The trick to this one is to be explicit about the type of Collection you want to use. I discovered this problem while implementing the Value List Hander pattern from Sun's J2EE Patterns Catalog. If you're unfamiliar with the pattern, it allows you to iterate over a list of remote entities in an efficient manner, by utilizing the Transfer Object pattern, also from the J2EE Patterns Catalog.

I wrote an Enterprise Java Bean to act as a facade to my VLH objects in the business tier, and found that it was throwing a NotSerializableException when I attempted to return a sublist of a java.util.List reference. The List variable referenced an instance of an ArrayList object, which does implement Serializable, but since I was referencing it as a java.util.List, which does not implement Serializable, the resulting sublist was not Serializable either.

I simply changed the VLH classes to contain a reference to an ArrayList internally instead of a List. This seems to have fixed that problem, hope it helps you with yours!

Serializing Static Instances over EJB Calls

Posted 1646 days ago

I've recently run across a problem serializing "enumeration" classes over RMI method calls... here's how I resolved it.

First note that "enumeration" is in quotes for a reason, I'm not talking about the java.util.Enumeration interface. Lets say that I wanted to represent user-states in an enum, I've come to use the following pattern to accomplish this in Java in place of C/C++'s enum type:

public class UserState
{
    public final static ONLINE = new UserState( "ONLINE" );
    public final static OFFLINE = new UserState( OFFLINE );
    public final static IDLE = new UserState( "IDLE" );
    public final static AWAY = new UserState( "AWAY" );
 
    private String name;

    private UserState( String name ) {
        this.name = name;
    }
}

This provides me with four final static instances of a UserState in the system. I can compare them using the == operators, because UserState references will point to one of these four.
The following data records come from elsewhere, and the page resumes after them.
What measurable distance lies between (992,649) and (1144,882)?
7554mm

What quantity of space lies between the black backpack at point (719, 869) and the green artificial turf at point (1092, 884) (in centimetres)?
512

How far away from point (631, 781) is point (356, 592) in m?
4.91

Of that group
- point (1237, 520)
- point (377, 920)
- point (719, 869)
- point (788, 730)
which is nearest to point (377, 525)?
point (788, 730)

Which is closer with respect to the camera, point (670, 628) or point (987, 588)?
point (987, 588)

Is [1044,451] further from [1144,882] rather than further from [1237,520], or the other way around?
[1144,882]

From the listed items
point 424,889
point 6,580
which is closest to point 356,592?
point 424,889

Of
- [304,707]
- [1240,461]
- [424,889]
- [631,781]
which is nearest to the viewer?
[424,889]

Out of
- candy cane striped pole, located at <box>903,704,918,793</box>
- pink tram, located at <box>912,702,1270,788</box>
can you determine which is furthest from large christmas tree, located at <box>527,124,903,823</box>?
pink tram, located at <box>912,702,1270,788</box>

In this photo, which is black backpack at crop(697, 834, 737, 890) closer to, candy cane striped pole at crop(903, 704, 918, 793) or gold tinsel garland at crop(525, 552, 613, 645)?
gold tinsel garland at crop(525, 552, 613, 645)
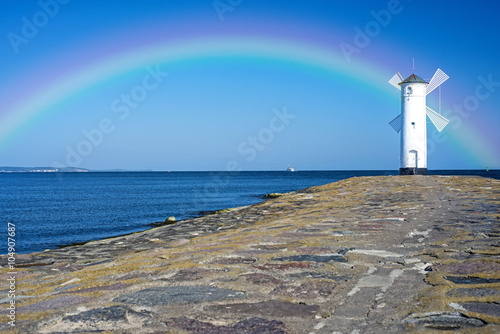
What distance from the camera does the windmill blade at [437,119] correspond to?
27.5 meters

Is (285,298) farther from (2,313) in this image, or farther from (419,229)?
(419,229)

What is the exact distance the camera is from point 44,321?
2344 mm

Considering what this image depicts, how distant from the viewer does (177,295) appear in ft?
9.05

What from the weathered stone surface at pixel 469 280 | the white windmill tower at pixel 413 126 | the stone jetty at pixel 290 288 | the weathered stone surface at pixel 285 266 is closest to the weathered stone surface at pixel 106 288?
the stone jetty at pixel 290 288

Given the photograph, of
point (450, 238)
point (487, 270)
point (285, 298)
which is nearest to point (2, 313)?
point (285, 298)

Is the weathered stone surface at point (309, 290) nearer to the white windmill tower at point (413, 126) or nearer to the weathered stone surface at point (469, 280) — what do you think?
the weathered stone surface at point (469, 280)

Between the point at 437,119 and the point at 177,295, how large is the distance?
28.2 metres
In the J2EE world, this works great within each tier; however as soon as you try to pass an object like this into another tier using a remote EJB method call, problems arise. When you pass an object over an EJB method call, the object is serialized on the caller's side, and deserialized on the receiver's side. When that object is deserialized, however, it has the same logical values, but is itself a NEW INSTANCE of the UserState class. This will fail any comparison made using the == operator to one of the original four static instances.
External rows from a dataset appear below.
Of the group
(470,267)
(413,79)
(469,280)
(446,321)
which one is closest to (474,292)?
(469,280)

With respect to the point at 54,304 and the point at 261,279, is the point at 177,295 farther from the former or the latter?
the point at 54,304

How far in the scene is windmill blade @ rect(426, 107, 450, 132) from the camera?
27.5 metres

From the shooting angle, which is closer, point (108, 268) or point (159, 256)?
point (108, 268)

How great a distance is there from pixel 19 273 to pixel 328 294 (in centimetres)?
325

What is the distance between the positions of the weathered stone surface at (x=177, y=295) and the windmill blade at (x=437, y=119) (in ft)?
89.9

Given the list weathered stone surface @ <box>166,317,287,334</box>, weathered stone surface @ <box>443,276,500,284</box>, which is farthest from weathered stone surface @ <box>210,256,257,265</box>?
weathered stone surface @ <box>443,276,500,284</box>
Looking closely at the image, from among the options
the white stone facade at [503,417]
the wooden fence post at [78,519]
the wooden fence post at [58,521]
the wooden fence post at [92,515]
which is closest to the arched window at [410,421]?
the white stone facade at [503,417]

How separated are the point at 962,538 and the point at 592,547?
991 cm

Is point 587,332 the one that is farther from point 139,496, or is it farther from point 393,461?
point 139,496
To get around this, what you need to do on the receiving side is check the logical value of the object passed in, and set that reference to be one of the original four static instances. To help facilitate this, I've added toString() and getInstance( String str ) methods to my enumeration class pattern:

public class UserState
{
    ...

    public String toString() { return name; }

    public UserState getInstance( String str )
    {
        if ( str.equals( "ONLINE" ) ) return ONLINE;
        if ( str.equals( "OFFLINE" ) ) return OFFLINE;
        if ( str.equals( "AWAY" ) ) return AWAY;
        if ( str.equals( "IDLE" ) ) return IDLE;

        return null;
    }
}

So say I had a method in an EJB's Remote interface that looked like this:

public UserState getUsersState( String username ) throws RemoteException;

On the client side, what I would need to do is this:

UserState state = ejbremotereference.getUsersState( "timfanelli" );
state = UserState.getInstance( state.toString() );

This will get the user's state from the EJB instance, and then the second line reassigns the UserState reference to point to the appropriate static instance on the client. The same type of trick would be used in the Business Tier if I were to ever pass a UserState object into the EJB.